Stored items
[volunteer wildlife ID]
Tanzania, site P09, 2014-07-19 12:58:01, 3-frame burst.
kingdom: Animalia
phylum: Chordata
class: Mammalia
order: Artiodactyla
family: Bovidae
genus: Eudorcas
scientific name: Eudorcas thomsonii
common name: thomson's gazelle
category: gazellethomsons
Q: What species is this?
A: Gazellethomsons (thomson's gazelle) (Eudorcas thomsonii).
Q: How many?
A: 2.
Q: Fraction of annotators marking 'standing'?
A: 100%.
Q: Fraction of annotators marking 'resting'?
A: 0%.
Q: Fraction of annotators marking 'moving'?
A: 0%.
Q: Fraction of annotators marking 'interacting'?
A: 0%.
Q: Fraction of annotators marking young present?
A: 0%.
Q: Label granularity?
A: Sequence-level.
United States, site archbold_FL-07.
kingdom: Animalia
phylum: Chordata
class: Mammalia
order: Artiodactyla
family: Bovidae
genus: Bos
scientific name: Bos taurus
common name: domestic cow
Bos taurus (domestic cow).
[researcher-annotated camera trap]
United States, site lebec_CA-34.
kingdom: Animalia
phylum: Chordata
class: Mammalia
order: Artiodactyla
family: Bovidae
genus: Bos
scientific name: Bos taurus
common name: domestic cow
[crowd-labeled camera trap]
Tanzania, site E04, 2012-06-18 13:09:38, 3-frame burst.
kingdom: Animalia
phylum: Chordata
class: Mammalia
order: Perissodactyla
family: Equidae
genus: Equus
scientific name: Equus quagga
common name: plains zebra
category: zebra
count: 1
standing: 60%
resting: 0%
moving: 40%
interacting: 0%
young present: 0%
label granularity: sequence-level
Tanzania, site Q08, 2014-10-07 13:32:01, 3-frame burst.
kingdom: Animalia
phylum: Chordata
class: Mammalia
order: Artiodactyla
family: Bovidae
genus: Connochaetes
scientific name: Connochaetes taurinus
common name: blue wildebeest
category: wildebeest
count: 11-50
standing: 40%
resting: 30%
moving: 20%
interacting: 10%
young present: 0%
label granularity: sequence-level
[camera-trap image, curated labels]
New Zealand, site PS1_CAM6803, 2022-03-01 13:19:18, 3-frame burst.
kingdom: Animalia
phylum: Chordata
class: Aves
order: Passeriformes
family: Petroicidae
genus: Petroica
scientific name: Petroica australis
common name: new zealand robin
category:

WHAT IS EXPECTED: Reproduce all the records. Keep them exact, please.

TASK SOLUTION:
[volunteer wildlife ID]
Tanzania, site P09, 2014-07-19 12:58:01, 3-frame burst.
kingdom: Animalia
phylum: Chordata
class: Mammalia
order: Artiodactyla
family: Bovidae
genus: Eudorcas
scientific name: Eudorcas thomsonii
common name: thomson's gazelle
category: gazellethomsons
Q: What species is this?
A: Gazellethomsons (thomson's gazelle) (Eudorcas thomsonii).
Q: How many?
A: 2.
Q: Fraction of annotators marking 'standing'?
A: 100%.
Q: Fraction of annotators marking 'resting'?
A: 0%.
Q: Fraction of annotators marking 'moving'?
A: 0%.
Q: Fraction of annotators marking 'interacting'?
A: 0%.
Q: Fraction of annotators marking young present?
A: 0%.
Q: Label granularity?
A: Sequence-level.
United States, site archbold_FL-07.
kingdom: Animalia
phylum: Chordata
class: Mammalia
order: Artiodactyla
family: Bovidae
genus: Bos
scientific name: Bos taurus
common name: domestic cow
Bos taurus (domestic cow).
[researcher-annotated camera trap]
United States, site lebec_CA-34.
kingdom: Animalia
phylum: Chordata
class: Mammalia
order: Artiodactyla
family: Bovidae
genus: Bos
scientific name: Bos taurus
common name: domestic cow
[crowd-labeled camera trap]
Tanzania, site E04, 2012-06-18 13:09:38, 3-frame burst.
kingdom: Animalia
phylum: Chordata
class: Mammalia
order: Perissodactyla
family: Equidae
genus: Equus
scientific name: Equus quagga
common name: plains zebra
category: zebra
count: 1
standing: 60%
resting: 0%
moving: 40%
interacting: 0%
young present: 0%
label granularity: sequence-level
Tanzania, site Q08, 2014-10-07 13:32:01, 3-frame burst.
kingdom: Animalia
phylum: Chordata
class: Mammalia
order: Artiodactyla
family: Bovidae
genus: Connochaetes
scientific name: Connochaetes taurinus
common name: blue wildebeest
category: wildebeest
count: 11-50
standing: 40%
resting: 30%
moving: 20%
interacting: 10%
young present: 0%
label granularity: sequence-level
[camera-trap image, curated labels]
New Zealand, site PS1_CAM6803, 2022-03-01 13:19:18, 3-frame burst.
kingdom: Animalia
phylum: Chordata
class: Aves
order: Passeriformes
family: Petroicidae
genus: Petroica
scientific name: Petroica australis
common name: new zealand robin
category:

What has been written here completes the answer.